Prompt → Copy exactly, beginning with the line holding "2 bed end-of-terrace" and ending with the final line of the data beneath this task; copy nothing else, and leave out every picture.

[Items from a data source]
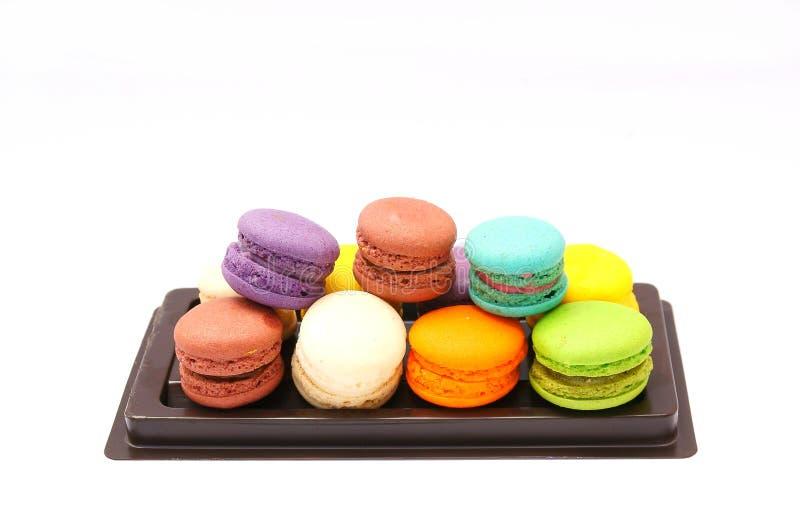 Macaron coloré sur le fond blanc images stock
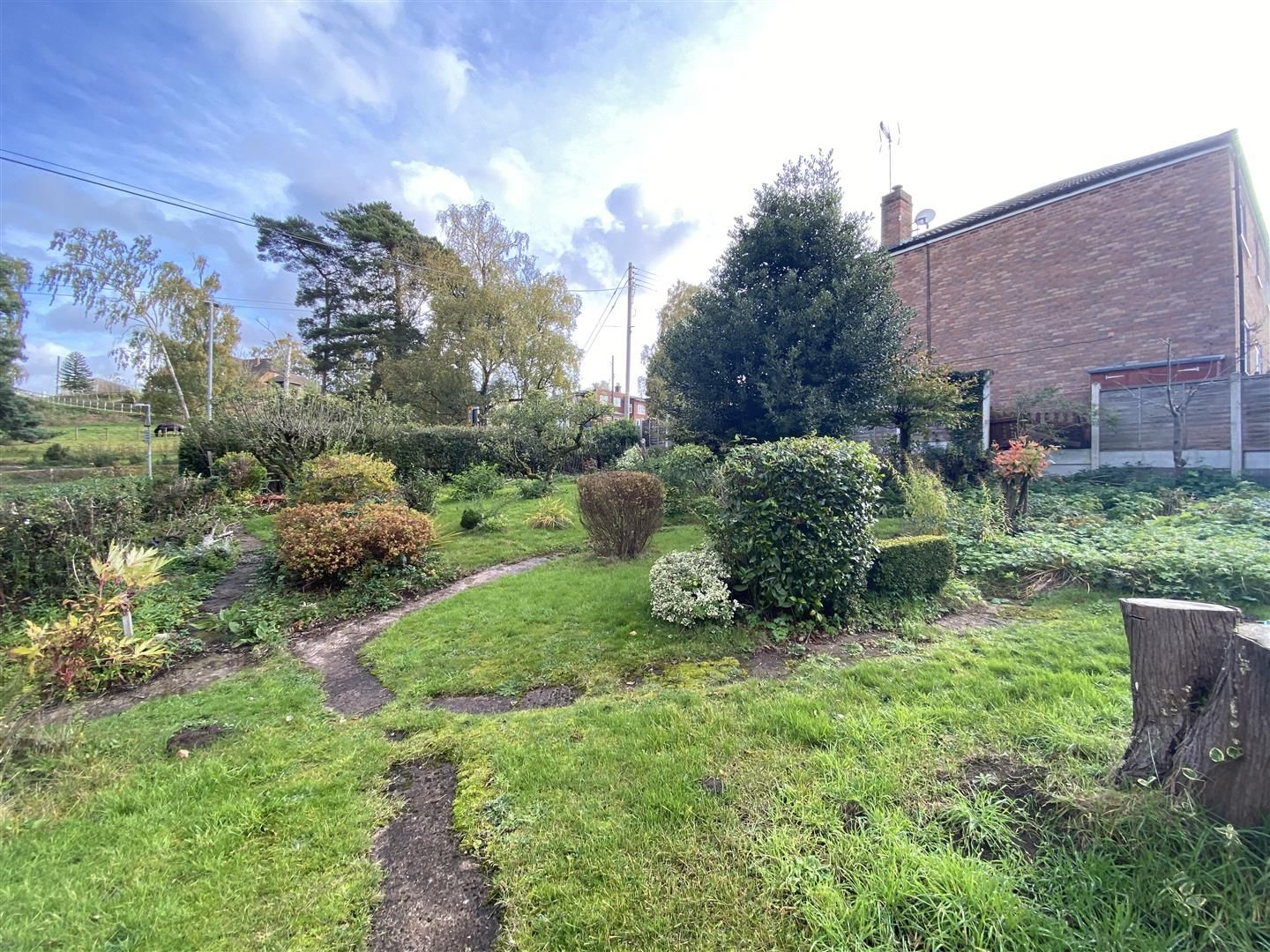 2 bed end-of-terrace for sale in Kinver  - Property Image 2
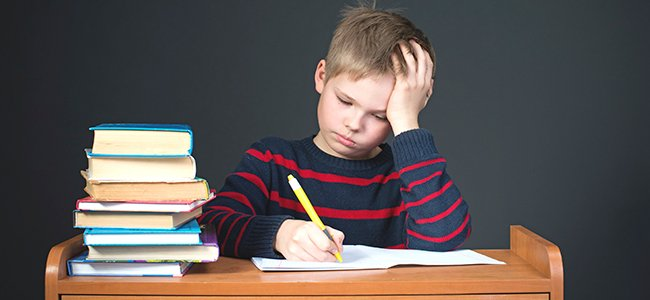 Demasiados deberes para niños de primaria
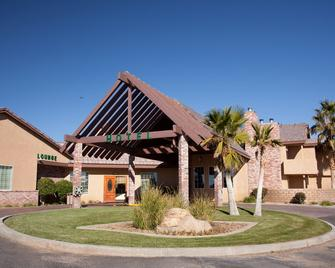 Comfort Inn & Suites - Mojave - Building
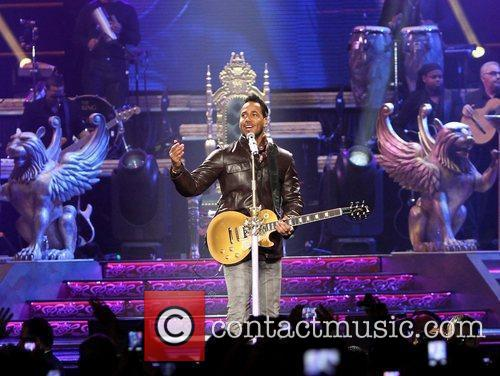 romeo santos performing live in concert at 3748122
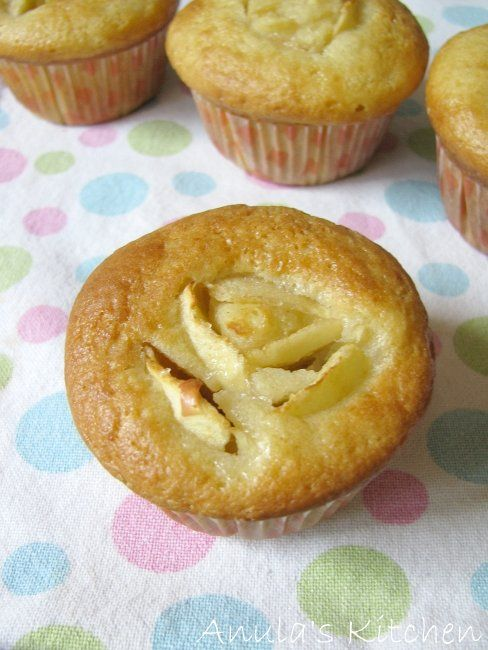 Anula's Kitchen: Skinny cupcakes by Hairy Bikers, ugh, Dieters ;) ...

Answer to this problem →
 2 bed end-of-terrace for sale in Kinver  - Property Image 2
 Demasiados deberes para niños de primaria
 Comfort Inn & Suites - Mojave - Building
 romeo santos performing live in concert at 3748122
 Anula's Kitchen: Skinny cupcakes by Hairy Bikers, ugh, Dieters ;) ...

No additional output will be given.